Updated

The fancy frill and cheek horns that adorned the head of a triceratops relative may have helped the dinosaur communicate, possibly acting as a social or sexy signal, a new study suggests.

This isn't the first time researchers have analyzed the skull of Protoceratops andrewsi, a sheep-size dinosaur with four legs that dates to the Cretaceous period, about 75 million years ago. Protoceratops andrewsi lived just before Triceratops, and paleontologists regularly come across their fossilized remains in Mongolia.

As researchers collected more specimens over the years, they noticed a peculiar pattern: The frill was absent in juveniles, but it quickly grew disproportionately larger in relation to the dinosaur's size in adulthood. [Tiny & Old: Images of 'Triceratops' Ancestors]

This sudden burst in frill growth suggests that 6.5-foot-long P. andrewsi used the structure as a signal, possible to convey its dominance and age, and maybe even serve as a sexual sign, the researchers said.

"Paleontologistshave long suspected that many of the strange features we see in dinosaurs were linked to sexual display and social dominance, but this is very hard to show," study lead author David Hone, a lecturer of zoology at Queen Mary University of London (QMUL), said in a statement. "The growth pattern we see in Protoceratops matches that seen for signaling structures in numerous different living species and forms a coherent pattern from very young animals right through to large adults."

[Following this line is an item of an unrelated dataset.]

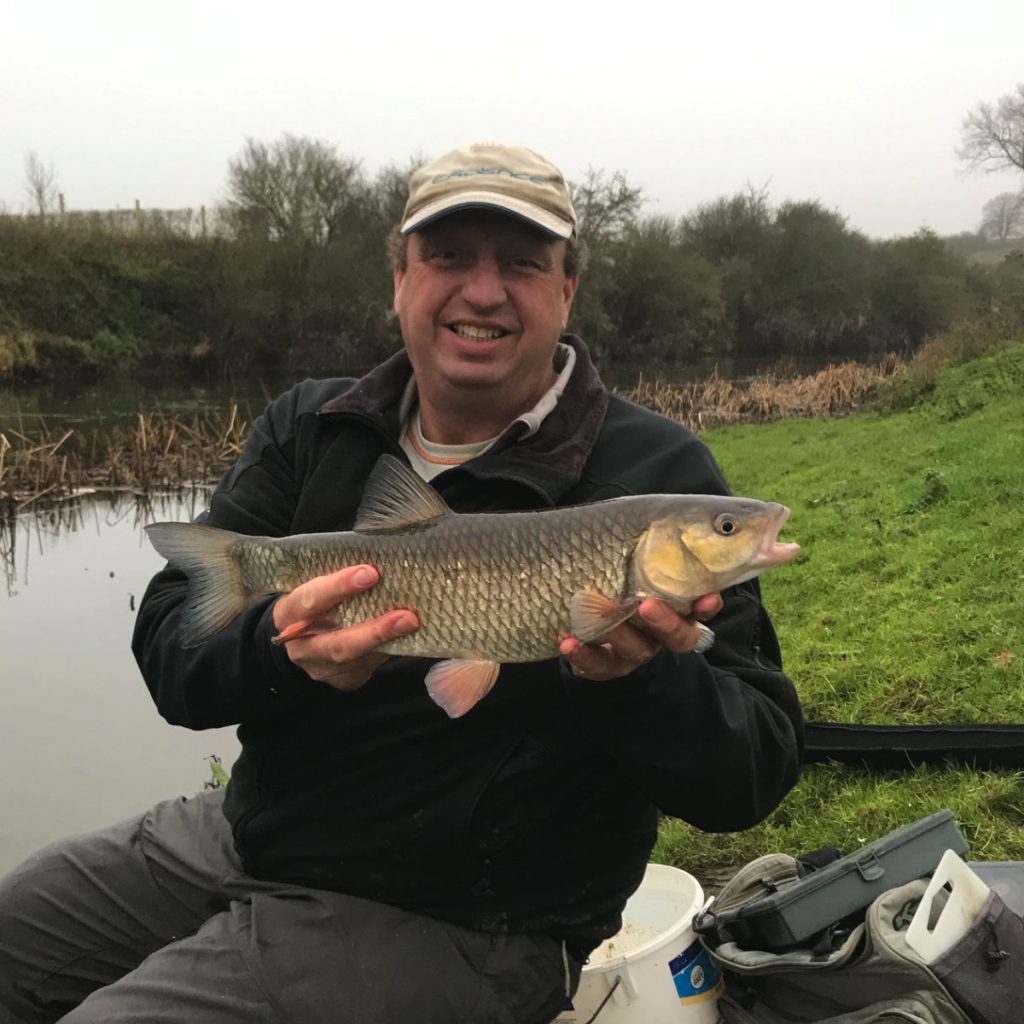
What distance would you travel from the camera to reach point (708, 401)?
65.6 feet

To investigate, the researchers measured how the frill changed in length and width in 37 dinosaurs over four life stages, including hatchling babies, young animals, near-adults and adults. The frill changed in size, as well as shape, becoming proportionally wider as the dinosaur grew up, they noted.

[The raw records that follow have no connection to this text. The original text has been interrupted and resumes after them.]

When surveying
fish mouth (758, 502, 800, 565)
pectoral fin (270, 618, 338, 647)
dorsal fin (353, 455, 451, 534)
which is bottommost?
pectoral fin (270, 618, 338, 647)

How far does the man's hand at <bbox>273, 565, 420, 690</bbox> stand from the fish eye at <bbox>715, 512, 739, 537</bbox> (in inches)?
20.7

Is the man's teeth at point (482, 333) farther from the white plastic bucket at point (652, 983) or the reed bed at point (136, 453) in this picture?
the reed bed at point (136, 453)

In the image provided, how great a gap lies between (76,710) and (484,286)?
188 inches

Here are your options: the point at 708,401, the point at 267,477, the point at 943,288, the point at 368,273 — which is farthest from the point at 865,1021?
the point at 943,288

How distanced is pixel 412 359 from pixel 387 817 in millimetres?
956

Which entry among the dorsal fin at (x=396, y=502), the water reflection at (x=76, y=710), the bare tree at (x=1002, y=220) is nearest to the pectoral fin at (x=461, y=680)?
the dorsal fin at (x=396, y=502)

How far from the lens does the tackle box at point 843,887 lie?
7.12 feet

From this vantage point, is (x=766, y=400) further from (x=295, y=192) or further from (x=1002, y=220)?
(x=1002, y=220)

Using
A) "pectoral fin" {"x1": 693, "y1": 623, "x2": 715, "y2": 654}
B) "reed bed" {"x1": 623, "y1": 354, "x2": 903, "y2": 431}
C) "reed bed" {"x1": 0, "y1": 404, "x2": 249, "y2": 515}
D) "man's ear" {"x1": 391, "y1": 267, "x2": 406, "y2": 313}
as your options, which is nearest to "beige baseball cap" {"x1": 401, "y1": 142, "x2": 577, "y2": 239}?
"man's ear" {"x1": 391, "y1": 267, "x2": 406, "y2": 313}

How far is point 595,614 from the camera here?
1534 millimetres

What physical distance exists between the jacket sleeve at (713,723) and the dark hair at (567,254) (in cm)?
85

The dinosaur's cheek horns also grew larger with age, but they did not grow as much as the frills, according to the study. This finding suggests that P. andrewsiused its cheek horns for signaling as well, but more evidence is needed to confirm that idea.

"Biologists are increasingly realizing that sexual selection is a massively important force in shaping biodiversity both now and in the past," said study co-author Rob Knell, a professor of evolutionary ecology at QMUL.

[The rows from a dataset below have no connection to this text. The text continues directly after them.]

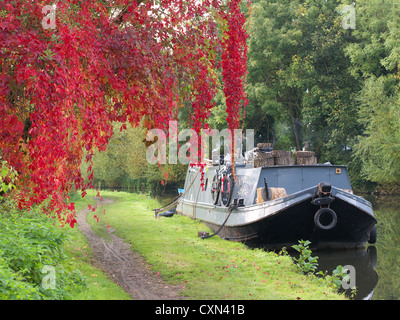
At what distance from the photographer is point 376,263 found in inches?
504

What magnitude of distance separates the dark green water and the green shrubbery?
583 cm

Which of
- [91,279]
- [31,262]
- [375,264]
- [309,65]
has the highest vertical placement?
[309,65]

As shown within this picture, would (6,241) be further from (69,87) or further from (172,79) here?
(172,79)

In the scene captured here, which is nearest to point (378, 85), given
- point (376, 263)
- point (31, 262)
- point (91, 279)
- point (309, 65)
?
point (309, 65)

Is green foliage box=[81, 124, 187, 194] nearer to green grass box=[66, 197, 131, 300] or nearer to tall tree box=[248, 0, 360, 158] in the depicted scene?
tall tree box=[248, 0, 360, 158]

"Not only does sexual selection account for most of the stranger, prettier and more impressive features that we see in the animal kingdom, [but] it also seems to play a part in determining how new species arise," Knell said. "And there is increasing evidence that it also has effects on extinction rates and on the ways by which animals are able to adapt to changing environments."

The study raises some interesting and compelling interpretations of P. andrewsi's frills and cheek horns, said Andrew Farke, a paleontologist at the Raymond M. Alf Museum of Paleontology in Claremont, California, who was not involved in the new research.

"I would suspect that there is some sort of role in reproduction for this, if it's the adults that are showing the biggest size of this, it makes sense," Farke told Live Science. "On the other hand, it's also likely that it could just be for how old are you relative to the next animal, so who gets to the food first?"

The study was published online Jan. 13 in the journal Palaeontologia Electronica.